Although the empty-cell effect makes a minor impact on LR with the additive-mode scheme, its additive mode assumption is only reasonable in some situations. For example, the power of LR with the additive-mode scheme was higher in Models 2 and 3 than the other two models. That is because the additive mode using the major homozygous genotype as a baseline is consistent with the designated penetrance distribution. In contrast, MARS can automatically combine empty cells into others, so the power of MARS still increased with minor interference by the empty-cell effect. This study result demonstrates how severely the empty-cell effect impacts LR with SNPs using the reference-coding scheme and MARS in correctly detecting SNP–SNP interactions.

LR with SNPs using the reference-coding scheme had low power for two primary reasons: the empty-cell effect and the preselected reference group. This study shows MARS performed better than LR with SNPs using both the reference-coding and additive-mode schemes. Besides the two coding schemes we examined in this study, Cockerham’s (1954) coding scheme also has been used in LR to detect SNP–SNP interactions. In this scheme, two dummy variables (say x and z) are applied for an SNP, with = 1 and = −0.5 for one homozygote genotype, = 0 and = 0.5 for the heterozygote genotype, and = −1 and = −0.5 for the other homozygote genotype. It has been shown that LR with the additive-mode scheme is sufficient to detect SNP–SNP interactions comparing with LR using the Cockerhams’ coding scheme (North et al. 2005; Barhdadi and Dube 2007). We can expect that the empty-cell effect has impact on LR using Cockerhams’s coding scheme, which uses two parameters for each SNP. The empty-cell effect also interferes with the performance of MDR (Ritchie et al. 2001), which is a popular method for testing SNP–SNP interactions. The dichotomizing process in MDR interferes with the empty-cell effect, especially in detecting high-order interactions for a small sample size (Park and Hastie 2008).

Although MARS had useful traits for detecting SNP–SNP interactions, it had the following weaknesses. There are several ways to present the same interaction combination. The interaction combinations selected from MARS may not be the best in terms of the number of degrees of freedom.
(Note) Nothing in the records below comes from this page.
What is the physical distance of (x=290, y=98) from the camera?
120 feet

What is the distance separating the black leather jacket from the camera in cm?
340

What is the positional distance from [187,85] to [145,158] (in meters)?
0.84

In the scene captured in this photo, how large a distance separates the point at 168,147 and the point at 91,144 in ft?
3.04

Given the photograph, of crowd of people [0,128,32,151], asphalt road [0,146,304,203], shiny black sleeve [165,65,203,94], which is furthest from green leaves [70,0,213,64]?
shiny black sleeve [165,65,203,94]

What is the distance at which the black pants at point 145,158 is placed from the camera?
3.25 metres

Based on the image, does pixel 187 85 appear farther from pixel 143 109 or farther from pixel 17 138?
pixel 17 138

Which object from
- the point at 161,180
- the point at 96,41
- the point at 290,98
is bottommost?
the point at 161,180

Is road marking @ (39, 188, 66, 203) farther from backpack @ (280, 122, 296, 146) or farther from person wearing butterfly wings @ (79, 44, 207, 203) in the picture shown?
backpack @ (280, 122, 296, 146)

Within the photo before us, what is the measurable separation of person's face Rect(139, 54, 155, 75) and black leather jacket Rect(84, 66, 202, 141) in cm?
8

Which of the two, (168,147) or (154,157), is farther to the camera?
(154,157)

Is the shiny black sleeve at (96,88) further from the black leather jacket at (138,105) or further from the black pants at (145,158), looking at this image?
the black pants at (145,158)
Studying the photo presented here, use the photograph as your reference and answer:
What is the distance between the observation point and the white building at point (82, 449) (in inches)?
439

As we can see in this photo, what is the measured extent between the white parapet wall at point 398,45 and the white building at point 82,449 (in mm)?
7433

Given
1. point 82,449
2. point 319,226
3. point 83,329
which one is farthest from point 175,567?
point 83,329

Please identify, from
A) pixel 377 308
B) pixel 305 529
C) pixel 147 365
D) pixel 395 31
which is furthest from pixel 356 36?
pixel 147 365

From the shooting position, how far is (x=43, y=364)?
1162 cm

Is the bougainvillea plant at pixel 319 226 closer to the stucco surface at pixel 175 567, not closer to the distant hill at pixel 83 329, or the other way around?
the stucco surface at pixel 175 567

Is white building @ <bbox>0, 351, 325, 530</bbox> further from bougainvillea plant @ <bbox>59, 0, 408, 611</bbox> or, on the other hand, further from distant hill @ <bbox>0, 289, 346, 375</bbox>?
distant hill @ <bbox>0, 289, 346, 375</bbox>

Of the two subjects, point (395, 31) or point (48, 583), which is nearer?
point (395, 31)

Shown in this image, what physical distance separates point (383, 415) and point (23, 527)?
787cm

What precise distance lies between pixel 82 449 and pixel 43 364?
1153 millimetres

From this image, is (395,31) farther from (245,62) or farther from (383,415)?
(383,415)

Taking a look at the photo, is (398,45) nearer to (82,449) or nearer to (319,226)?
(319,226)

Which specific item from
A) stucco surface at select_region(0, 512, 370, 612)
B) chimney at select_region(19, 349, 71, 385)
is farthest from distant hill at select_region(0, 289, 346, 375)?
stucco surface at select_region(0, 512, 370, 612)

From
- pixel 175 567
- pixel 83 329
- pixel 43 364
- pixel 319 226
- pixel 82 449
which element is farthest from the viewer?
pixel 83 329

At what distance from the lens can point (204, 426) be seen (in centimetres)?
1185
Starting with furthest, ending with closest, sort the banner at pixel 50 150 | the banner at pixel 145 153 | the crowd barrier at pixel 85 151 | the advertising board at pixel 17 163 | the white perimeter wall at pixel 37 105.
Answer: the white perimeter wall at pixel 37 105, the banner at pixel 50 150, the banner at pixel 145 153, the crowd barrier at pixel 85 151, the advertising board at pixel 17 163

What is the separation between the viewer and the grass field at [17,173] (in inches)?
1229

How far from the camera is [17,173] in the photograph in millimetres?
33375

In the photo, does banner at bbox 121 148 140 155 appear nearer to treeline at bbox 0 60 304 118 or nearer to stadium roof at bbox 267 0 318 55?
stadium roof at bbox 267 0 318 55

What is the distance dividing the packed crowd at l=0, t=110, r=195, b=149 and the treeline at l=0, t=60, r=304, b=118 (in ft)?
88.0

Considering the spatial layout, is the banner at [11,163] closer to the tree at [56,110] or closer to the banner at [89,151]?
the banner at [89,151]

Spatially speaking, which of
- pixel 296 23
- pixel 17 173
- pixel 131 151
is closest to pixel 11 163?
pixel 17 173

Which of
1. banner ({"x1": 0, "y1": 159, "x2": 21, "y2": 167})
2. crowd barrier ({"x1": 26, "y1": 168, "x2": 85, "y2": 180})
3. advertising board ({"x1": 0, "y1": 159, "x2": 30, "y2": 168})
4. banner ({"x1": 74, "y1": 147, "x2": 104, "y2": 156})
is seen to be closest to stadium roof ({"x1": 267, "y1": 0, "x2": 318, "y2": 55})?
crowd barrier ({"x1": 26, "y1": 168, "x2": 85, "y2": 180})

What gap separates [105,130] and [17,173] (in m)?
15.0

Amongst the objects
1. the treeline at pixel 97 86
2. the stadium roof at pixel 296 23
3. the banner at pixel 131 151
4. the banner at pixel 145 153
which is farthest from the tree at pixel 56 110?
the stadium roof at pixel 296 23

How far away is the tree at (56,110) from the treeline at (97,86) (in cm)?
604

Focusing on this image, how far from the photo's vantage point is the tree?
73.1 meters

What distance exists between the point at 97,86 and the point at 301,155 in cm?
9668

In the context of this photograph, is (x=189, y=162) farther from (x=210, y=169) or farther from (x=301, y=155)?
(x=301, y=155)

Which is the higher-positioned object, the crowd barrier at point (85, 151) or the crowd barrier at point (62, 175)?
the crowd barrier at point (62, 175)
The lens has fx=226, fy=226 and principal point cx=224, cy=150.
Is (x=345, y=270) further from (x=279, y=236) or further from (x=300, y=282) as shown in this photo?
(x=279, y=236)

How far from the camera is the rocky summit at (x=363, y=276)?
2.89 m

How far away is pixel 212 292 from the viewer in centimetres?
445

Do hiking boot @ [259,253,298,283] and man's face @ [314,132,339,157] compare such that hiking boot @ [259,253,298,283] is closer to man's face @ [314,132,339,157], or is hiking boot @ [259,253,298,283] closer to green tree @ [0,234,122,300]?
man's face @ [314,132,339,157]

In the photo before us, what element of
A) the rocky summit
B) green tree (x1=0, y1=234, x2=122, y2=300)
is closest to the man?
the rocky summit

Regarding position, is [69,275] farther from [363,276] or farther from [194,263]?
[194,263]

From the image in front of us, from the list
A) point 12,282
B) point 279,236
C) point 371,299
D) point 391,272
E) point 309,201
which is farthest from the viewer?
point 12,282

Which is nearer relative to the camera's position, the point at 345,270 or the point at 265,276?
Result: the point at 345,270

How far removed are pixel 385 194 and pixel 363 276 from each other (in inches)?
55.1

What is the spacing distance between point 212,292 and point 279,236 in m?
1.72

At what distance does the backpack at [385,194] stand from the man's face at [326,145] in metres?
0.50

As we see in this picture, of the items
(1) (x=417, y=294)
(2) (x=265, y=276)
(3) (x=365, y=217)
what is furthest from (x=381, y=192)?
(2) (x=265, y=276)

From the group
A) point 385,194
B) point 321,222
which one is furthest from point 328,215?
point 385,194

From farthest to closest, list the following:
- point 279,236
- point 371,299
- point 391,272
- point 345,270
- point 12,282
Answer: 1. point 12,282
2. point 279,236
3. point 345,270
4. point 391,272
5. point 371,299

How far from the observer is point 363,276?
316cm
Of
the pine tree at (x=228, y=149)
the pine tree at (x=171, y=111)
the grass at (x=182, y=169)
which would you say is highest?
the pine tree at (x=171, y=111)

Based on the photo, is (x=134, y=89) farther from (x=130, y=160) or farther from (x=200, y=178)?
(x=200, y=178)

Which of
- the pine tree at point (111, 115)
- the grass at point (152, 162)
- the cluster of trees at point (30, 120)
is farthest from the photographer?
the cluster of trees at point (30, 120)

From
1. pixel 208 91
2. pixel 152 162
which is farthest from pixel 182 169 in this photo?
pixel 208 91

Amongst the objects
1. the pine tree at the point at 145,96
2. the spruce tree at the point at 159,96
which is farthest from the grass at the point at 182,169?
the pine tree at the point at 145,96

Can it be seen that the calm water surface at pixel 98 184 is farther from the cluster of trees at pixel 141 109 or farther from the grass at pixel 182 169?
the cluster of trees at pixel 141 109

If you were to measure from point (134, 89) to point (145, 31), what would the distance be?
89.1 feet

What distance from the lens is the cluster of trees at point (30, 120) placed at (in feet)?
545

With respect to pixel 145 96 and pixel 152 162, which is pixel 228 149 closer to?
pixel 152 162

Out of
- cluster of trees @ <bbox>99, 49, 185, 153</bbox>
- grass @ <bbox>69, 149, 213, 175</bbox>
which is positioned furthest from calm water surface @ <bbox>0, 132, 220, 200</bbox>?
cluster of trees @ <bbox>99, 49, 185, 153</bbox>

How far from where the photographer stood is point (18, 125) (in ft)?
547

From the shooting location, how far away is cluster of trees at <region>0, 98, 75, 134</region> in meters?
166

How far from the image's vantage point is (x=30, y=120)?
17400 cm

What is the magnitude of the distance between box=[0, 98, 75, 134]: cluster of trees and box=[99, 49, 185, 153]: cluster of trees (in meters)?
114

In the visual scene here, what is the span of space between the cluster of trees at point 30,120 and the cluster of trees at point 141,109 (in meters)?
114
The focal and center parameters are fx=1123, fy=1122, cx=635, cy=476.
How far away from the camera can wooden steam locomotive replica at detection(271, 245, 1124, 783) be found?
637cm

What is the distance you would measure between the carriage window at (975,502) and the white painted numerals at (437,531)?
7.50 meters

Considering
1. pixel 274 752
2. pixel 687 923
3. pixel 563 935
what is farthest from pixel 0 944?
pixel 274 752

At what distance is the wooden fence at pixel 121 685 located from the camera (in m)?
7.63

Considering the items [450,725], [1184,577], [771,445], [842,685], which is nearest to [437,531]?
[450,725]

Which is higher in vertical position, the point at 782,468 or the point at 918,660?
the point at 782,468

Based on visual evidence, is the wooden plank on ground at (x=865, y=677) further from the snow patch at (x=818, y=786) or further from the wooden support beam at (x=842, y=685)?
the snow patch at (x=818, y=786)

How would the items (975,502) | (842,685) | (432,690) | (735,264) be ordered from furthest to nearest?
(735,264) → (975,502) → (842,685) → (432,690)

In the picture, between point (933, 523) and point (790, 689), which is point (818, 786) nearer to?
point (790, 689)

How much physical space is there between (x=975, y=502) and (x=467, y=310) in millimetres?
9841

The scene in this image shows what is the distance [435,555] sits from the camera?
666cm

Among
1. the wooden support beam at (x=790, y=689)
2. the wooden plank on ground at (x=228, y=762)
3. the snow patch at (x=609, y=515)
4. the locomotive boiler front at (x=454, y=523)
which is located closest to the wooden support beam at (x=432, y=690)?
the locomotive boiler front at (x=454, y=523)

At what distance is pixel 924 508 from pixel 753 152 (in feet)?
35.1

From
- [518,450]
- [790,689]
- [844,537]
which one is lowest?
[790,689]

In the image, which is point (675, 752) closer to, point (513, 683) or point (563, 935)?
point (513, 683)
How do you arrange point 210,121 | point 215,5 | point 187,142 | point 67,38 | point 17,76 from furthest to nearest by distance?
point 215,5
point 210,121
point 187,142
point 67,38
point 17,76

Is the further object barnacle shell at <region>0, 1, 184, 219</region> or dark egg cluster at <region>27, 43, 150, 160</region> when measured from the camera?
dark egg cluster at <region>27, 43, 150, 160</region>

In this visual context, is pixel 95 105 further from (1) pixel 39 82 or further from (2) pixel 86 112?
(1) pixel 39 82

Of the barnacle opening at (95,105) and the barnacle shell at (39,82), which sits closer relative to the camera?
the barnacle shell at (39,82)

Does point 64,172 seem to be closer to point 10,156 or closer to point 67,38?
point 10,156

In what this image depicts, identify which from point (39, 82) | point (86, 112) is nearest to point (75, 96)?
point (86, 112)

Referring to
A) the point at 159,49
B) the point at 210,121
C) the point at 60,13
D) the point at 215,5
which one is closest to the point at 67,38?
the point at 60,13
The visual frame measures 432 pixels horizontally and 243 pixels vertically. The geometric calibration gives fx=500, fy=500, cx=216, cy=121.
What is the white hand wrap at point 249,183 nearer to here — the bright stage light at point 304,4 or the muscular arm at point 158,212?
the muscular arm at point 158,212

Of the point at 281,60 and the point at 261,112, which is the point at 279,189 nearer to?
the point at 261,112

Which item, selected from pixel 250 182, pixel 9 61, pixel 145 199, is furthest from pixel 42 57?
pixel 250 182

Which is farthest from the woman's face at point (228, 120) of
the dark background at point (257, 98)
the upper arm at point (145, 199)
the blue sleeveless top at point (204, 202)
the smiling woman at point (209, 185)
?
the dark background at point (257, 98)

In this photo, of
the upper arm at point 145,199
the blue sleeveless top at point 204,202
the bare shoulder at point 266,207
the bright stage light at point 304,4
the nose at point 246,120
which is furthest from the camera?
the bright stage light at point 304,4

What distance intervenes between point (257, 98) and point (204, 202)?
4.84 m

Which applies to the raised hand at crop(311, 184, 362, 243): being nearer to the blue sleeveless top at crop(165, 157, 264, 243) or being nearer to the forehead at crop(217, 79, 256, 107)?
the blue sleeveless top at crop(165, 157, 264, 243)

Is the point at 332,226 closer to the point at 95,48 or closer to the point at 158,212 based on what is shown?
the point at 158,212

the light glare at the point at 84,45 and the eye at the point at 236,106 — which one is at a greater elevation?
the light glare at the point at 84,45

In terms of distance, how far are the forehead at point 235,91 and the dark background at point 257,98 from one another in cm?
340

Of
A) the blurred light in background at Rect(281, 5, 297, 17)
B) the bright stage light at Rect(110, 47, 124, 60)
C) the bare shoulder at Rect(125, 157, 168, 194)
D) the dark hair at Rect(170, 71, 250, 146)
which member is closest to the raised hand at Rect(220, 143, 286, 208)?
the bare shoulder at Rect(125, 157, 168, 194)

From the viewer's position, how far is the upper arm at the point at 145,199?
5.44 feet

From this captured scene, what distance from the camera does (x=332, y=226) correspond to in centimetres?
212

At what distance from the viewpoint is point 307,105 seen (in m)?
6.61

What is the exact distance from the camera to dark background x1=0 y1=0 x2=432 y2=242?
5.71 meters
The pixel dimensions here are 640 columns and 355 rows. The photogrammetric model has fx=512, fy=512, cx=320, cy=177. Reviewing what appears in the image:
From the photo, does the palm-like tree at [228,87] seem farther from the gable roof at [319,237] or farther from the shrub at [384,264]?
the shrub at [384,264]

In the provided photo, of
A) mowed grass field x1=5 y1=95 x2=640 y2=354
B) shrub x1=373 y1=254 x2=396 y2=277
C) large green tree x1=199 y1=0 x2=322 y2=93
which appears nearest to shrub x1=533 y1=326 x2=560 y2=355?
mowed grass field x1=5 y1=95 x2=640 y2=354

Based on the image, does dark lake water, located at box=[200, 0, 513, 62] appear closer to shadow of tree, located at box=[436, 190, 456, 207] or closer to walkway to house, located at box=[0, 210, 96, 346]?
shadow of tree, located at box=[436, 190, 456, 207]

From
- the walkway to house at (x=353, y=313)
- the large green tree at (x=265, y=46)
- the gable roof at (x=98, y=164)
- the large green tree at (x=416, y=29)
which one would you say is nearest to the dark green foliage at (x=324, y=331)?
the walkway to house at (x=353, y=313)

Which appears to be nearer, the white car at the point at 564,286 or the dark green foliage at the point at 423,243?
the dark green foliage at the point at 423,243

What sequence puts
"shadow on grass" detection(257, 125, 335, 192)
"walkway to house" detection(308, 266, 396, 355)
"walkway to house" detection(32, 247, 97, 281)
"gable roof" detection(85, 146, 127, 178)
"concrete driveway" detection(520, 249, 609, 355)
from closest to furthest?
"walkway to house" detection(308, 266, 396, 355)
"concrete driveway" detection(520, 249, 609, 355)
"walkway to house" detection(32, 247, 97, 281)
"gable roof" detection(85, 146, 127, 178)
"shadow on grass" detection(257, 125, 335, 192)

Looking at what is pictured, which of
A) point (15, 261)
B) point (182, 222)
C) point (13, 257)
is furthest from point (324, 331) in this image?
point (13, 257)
For example, in Model 1, the best term was (SNPA = AA/Aa) × (SNPB = BB/Bb) with one DF. MARS may display the same two-way SNP–SNP interaction by two terms: (SNPA = AA/Aa) × (SNPB = BB) and (SNPA = AA/Aa) × (SNPB = Bb) with two DF. However, this drawback may be conquered by manually reselecting the best combinations among the terms selected by MARS. In addition, the original MARS design is for continuous outcomes. Although MARS can also be applied for binary outcomes, the model prediction is not restricted within 0 and 1 as probabilities (2001). This weakness can be solved by using MARS as a screening tool to select the significant terms and then by using LR to display the final model. In addition, MARS is not designed for identifying genetic heterogeneity. Before applying MARS to detect genetic interactions, the cluster analysis was recommended to detect genetic heterogeneity (Schork et al. 2001).

A revised logistic regression called penalized logistic regression (PLR) has been proposed by Park and Hastie (2008). PLR using quadratic penalization can improve the unstable model coefficient estimates, and the empty-cell effects when the number of parameters grows large. However, with PLR, it is difficult to avoid the effect of a preselected reference group, which has been shown in this study to be an important issue in detecting SNP–SNP interactions. In summary, this study shows MARS is a powerful method to exploring SNP–SNP interactions. In addition to comparing it with LR, it is important in future studies to compare the performance of MARS with other statistical methods that assess SNP–SNP interactions.